There is not an architect on conract for the project yet, however DFCM is hoping to get the same architect that designed the Richfield DNR office building and the NUIFC building. This would obviously be an advantage since we have a history of working successfully together, they understand the purpose and requirements of
a dispatch center, and they designed the Richfield DNR office building to share much of the same infrastructure. They have already produced some preliminary drawings that have served as a starting point for discussions.
The funding appropriated by the legislature for the project should be adequate to build the dispatch center and cache. Savings will be realized by using existing infrastructure associated with the DNR office building.
There should be adequate time to complete the project and move in to the new facility before the lease on the current building expires.
On November 29th a meeting was held in Richfield with the DFCM Project Leader, DNR leadership, and the agency fire representatives. Although we are not ready to begin the construction process, it was a good opportunity for everyone to meet, gain an understanding of the process, and understand the budget constraints. It was also a forum for the agency fire people to express additional needs and possible additions to the preliminary drawings that have been produced.
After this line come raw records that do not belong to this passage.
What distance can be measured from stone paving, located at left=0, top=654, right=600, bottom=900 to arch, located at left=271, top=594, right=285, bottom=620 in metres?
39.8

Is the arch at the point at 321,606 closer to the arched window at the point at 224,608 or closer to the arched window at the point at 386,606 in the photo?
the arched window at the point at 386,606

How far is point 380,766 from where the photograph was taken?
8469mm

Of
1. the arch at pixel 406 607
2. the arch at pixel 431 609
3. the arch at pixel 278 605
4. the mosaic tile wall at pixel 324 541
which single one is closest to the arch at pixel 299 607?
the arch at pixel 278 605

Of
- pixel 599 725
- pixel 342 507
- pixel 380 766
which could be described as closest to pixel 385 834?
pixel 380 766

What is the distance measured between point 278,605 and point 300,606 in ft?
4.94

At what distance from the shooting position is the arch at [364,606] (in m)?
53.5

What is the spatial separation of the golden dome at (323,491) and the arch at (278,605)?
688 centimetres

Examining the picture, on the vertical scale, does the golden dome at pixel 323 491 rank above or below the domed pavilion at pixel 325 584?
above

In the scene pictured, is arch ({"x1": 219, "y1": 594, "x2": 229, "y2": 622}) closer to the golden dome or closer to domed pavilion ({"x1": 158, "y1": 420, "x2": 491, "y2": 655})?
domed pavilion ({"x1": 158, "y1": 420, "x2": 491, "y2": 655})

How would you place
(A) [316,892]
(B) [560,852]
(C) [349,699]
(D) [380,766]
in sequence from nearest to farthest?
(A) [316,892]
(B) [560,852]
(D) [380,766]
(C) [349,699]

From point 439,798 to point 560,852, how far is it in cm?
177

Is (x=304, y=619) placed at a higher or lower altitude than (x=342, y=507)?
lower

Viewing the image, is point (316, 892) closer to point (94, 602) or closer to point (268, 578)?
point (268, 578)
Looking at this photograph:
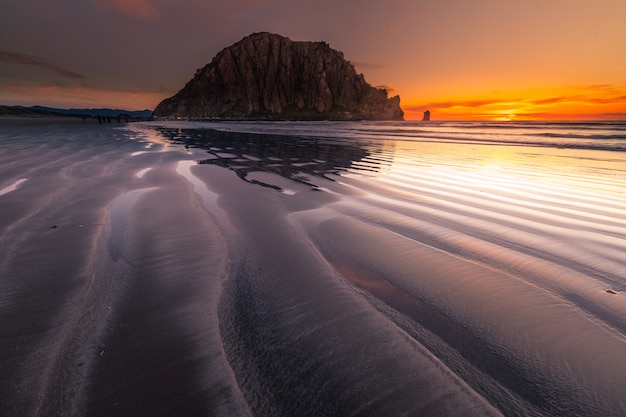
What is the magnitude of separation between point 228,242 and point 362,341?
2.28 meters

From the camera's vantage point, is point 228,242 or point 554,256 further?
point 228,242

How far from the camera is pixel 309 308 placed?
2.40m

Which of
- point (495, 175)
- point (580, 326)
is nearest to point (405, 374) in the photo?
point (580, 326)

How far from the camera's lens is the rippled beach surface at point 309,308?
1582 mm

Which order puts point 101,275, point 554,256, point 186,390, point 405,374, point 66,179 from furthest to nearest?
point 66,179
point 554,256
point 101,275
point 405,374
point 186,390

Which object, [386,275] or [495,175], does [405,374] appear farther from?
[495,175]

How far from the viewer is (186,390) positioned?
5.23 feet

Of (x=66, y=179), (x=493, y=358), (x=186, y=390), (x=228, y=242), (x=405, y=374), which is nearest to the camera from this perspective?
(x=186, y=390)

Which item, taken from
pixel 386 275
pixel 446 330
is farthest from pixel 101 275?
pixel 446 330

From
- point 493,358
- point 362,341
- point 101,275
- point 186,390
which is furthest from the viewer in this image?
point 101,275

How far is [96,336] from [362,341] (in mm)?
1841

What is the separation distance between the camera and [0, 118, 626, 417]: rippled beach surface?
1.58 meters

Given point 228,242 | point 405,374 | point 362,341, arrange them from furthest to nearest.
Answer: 1. point 228,242
2. point 362,341
3. point 405,374

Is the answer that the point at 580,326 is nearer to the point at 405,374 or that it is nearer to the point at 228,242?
the point at 405,374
Many of you know me from my career with the Utah Division of Forestry, Fire and State Lands but let me introduce myself to those that do not. Prior to being selected as the Dispatch Consolidation Project Manager I worked 31 years with the state of Utah. The first half of my career was spent working with the State’s inmate fire crew, the Flame-n-go’s, before moving the state office. I began working at the state office in the position of Assistant State FMO, moved to state FMO in 2006 and finally served as Deputy Director before retiring. I worked on Great Basin incident management teams for several years before being selected as an Incident Commander in 2013. I retired in 2016, moved to Oregon, where I now live with my wife Janet. Dispatch fair share cost sharing was a goal I worked on during my time with the state and sadly never fully achieved. I am excited to work with everyone to develop a safe and efficient dispatch system in Utah that all agencies can support. Contact me with concerns, suggestions and/or questions.
801 558 6508
The Oversight Committee will meet this month to begin to review boundary options and cost data to determine a preferred alternative for the Executive Board.
I will be evaluating the costs benefits of the two potential dispatch center locations.
A FireOrg analysis of each of the boundary options has begun and is scheduled to be completed by mid-January
The Executive Board will be meeting in March. They will be presented with the preferred boundary option developed by the Oversight Committee and cost benefit information. It is anticipated that the Board will select a boundary option and dispatch center location at that time.